Tak hanya pungutan untuk dana pensiun guru, siswa kelas XII juga diwajibkan membayar uang sekolah dan membeli baju batik seharga Rp 160.000. Ancaman tidak diizinkan mengikuti ujian menjadi sanksi bagi siswa yang tidak memenuhi kewajiban tersebut, menambah beban finansial bagi para siswa dan keluarga.
Menanggapi isu yang berkembang, Dinas Pendidikan Sumatera Utara (Disdik Sumut) bergerak cepat dengan memanggil Kepala SMAN 4 Medan, Rianto A Sinaga, untuk dimintai keterangan. Kepala Bidang Pembinaan SMA Disdik Sumut, M Basir Hasibuan, mengungkapkan bahwa pemanggilan tersebut dilakukan pada Senin, 24 Maret 2025. Hasil pemeriksaan sementara menunjukkan bahwa pengumpulan dana untuk guru pensiun merupakan praktik yang telah berlangsung bertahun-tahun.
"Sudah diperiksa Cabang Dinas Pendidikan, dan dalam pemeriksaan tersebut terungkap bahwa praktik tersebut memang dilakukan dan sudah menjadi kebiasaan setiap tahun jika ada guru yang pensiun," ujar M Basir Hasibuan.
Namun, pengakuan ini justru menimbulkan pertanyaan baru.

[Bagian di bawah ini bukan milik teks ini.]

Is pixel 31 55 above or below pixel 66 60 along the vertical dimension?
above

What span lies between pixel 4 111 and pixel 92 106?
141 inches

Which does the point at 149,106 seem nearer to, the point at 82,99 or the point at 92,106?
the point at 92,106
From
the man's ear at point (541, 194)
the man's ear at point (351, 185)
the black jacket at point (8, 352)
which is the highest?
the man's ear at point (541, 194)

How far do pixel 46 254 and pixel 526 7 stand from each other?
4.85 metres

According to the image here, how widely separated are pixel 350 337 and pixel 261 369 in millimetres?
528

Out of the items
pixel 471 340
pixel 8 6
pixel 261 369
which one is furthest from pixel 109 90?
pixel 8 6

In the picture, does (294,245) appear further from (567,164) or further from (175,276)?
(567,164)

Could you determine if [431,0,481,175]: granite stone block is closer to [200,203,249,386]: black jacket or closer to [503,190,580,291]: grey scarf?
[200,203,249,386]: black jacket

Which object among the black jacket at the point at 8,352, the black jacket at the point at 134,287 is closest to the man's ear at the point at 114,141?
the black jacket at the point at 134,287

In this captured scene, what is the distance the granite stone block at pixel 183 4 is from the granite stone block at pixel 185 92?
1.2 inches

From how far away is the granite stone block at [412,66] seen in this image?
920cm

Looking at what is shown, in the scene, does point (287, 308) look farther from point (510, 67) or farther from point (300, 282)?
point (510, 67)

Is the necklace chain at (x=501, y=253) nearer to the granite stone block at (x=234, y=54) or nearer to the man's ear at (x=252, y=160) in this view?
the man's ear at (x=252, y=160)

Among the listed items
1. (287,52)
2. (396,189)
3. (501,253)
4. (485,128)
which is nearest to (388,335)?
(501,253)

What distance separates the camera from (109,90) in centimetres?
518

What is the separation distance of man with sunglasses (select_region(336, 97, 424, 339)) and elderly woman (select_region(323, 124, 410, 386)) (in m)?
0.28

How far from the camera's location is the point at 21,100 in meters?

Apakah praktik ini legal dan memiliki dasar hukum yang jelas? Ataukah ini merupakan bentuk pungutan liar yang terstruktur dan sistematis? Disdik Sumut berjanji akan melakukan investigasi lebih lanjut untuk mengungkap kebenaran di balik kasus ini.

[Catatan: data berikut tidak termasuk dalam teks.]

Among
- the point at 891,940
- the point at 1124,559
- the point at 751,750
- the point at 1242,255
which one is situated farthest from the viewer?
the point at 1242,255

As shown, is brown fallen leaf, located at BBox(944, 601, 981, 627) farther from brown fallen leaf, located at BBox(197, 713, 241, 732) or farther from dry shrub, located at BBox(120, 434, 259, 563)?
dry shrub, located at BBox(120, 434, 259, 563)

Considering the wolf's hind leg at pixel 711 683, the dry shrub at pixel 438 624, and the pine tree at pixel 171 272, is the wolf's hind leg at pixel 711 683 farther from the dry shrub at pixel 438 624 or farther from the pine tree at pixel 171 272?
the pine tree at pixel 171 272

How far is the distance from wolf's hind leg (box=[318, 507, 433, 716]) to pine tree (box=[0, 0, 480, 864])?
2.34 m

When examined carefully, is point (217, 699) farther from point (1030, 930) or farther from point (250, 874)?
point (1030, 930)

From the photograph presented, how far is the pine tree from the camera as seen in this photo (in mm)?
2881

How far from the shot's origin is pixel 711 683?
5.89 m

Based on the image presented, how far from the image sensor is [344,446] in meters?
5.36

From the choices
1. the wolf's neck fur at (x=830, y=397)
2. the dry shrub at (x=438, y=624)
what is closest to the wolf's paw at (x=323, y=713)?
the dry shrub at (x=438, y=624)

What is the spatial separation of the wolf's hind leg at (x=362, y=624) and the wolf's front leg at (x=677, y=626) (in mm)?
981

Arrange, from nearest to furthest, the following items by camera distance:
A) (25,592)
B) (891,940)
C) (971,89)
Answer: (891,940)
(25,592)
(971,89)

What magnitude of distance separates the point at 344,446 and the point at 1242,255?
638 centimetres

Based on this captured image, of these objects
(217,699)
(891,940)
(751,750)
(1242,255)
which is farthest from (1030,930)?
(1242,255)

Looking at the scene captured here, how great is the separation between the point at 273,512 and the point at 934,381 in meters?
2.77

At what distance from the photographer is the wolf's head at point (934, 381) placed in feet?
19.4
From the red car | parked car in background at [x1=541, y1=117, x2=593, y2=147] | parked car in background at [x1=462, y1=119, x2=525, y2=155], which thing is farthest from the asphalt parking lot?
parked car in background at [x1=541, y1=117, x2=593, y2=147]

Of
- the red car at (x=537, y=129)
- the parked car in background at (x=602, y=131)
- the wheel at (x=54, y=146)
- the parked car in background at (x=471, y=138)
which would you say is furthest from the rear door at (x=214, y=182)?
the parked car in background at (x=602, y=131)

Kasus dugaan pungutan liar di SMAN 4 Medan ini menjadi tamparan keras bagi dunia pendidikan di Sumatera Utara. Integritas dan profesionalisme tenaga pendidik kembali dipertanyakan. Kejadian ini juga menjadi pengingat bagi pemerintah dan pihak terkait untuk memperketat pengawasan dan menindak tegas segala bentuk praktik pungutan liar di lingkungan sekolah. Pendidikan seharusnya menjadi hak bagi semua anak bangsa, bukan menjadi beban karena praktik-praktik yang tidak terpuji.
Langkah Selanjutnya
Disdik Sumut akan melakukan audit mendalam terhadap keuangan sekolah untuk memastikan transparansi dan akuntabilitas dalam pengelolaan dana. Jika terbukti adanya penyimpangan, sanksi tegas akan diberikan kepada pihak-pihak yang terlibat, sesuai dengan peraturan perundang-undangan yang berlaku.

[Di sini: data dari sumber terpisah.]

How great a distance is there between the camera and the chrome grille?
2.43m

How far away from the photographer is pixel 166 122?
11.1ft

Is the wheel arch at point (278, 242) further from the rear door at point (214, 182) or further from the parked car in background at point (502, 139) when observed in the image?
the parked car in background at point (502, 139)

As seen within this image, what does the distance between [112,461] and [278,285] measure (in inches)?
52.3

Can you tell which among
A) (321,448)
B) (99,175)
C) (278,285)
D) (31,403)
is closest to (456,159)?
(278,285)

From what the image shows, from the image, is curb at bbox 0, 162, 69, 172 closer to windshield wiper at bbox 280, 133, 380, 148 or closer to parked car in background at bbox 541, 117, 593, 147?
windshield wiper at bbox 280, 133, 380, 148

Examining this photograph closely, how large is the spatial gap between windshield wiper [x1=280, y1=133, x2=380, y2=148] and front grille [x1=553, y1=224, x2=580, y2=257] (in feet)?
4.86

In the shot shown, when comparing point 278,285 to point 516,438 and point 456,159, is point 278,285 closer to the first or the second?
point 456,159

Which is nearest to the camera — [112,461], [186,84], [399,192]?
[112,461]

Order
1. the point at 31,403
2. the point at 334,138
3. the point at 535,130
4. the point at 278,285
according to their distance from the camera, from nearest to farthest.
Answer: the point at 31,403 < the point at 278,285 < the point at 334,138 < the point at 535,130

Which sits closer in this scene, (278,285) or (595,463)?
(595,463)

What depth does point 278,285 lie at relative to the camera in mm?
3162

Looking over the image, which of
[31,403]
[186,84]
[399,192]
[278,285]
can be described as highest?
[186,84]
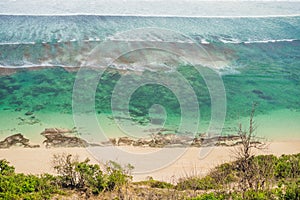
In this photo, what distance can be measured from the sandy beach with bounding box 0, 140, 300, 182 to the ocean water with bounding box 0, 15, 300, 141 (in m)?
1.28

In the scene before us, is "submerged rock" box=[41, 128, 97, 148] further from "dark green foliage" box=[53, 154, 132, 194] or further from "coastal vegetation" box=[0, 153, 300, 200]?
"dark green foliage" box=[53, 154, 132, 194]

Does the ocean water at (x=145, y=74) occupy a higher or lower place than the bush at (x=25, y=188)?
higher

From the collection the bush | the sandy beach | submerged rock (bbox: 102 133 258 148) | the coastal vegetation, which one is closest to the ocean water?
submerged rock (bbox: 102 133 258 148)

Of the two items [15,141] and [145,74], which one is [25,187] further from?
[145,74]

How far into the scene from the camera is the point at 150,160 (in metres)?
15.0

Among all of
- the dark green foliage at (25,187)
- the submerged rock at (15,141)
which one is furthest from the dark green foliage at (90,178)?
the submerged rock at (15,141)

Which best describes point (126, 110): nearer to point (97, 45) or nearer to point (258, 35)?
point (97, 45)

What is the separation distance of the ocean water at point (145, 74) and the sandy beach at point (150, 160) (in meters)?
1.28

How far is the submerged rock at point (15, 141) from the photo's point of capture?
16.0 meters

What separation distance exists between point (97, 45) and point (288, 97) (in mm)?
13297

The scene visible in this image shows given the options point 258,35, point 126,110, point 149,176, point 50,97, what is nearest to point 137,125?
point 126,110

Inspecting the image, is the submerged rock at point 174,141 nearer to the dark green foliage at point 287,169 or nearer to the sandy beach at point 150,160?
the sandy beach at point 150,160

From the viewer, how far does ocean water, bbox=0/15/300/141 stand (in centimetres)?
1850

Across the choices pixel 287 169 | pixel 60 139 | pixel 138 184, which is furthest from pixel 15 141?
pixel 287 169
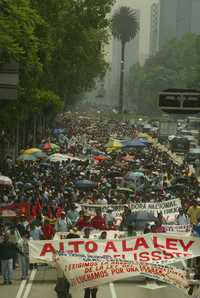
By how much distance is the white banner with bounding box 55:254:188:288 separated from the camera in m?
17.3

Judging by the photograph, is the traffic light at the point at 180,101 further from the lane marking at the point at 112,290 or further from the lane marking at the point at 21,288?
the lane marking at the point at 21,288

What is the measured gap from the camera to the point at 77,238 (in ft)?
66.0

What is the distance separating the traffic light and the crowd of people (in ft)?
17.5

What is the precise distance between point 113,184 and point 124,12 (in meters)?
155

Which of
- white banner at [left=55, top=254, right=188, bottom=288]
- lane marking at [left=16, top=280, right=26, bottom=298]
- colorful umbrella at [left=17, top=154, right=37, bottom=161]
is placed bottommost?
colorful umbrella at [left=17, top=154, right=37, bottom=161]

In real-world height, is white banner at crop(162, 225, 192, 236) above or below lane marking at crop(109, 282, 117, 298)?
below

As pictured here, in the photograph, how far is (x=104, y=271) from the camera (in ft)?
58.0

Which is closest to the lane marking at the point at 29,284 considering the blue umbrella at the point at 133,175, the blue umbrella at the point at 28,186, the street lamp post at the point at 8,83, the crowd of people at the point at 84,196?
the crowd of people at the point at 84,196

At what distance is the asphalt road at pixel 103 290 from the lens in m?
20.0

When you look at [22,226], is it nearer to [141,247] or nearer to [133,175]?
[141,247]

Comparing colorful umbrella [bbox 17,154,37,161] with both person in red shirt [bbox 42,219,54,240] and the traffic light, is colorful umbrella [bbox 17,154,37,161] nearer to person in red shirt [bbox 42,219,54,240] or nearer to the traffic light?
person in red shirt [bbox 42,219,54,240]

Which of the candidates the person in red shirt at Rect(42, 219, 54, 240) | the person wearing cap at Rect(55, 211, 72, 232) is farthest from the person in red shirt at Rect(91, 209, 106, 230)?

Selain itu, Disdik Sumut juga akan melakukan sosialisasi dan edukasi kepada seluruh kepala sekolah dan guru di Sumatera Utara mengenai larangan praktik pungutan liar dan pentingnya menjaga integritas dan profesionalisme sebagai tenaga pendidik.
Daftar Pungutan yang Dipertanyakan:
- Sumbangan wajib Rp 50.000 untuk guru pensiun (Rp 10.000 per guru).
- Pembayaran uang sekolah.
- Pembelian baju batik seharga Rp 160.000.
Disdik Sumut mengajak seluruh masyarakat untuk ikut mengawasi dan melaporkan jika menemukan indikasi praktik pungutan liar di sekolah. Dengan partisipasi aktif dari masyarakat, diharapkan dunia pendidikan di Sumatera Utara dapat bersih dari praktik-praktik yang merugikan dan mencoreng citra pendidikan.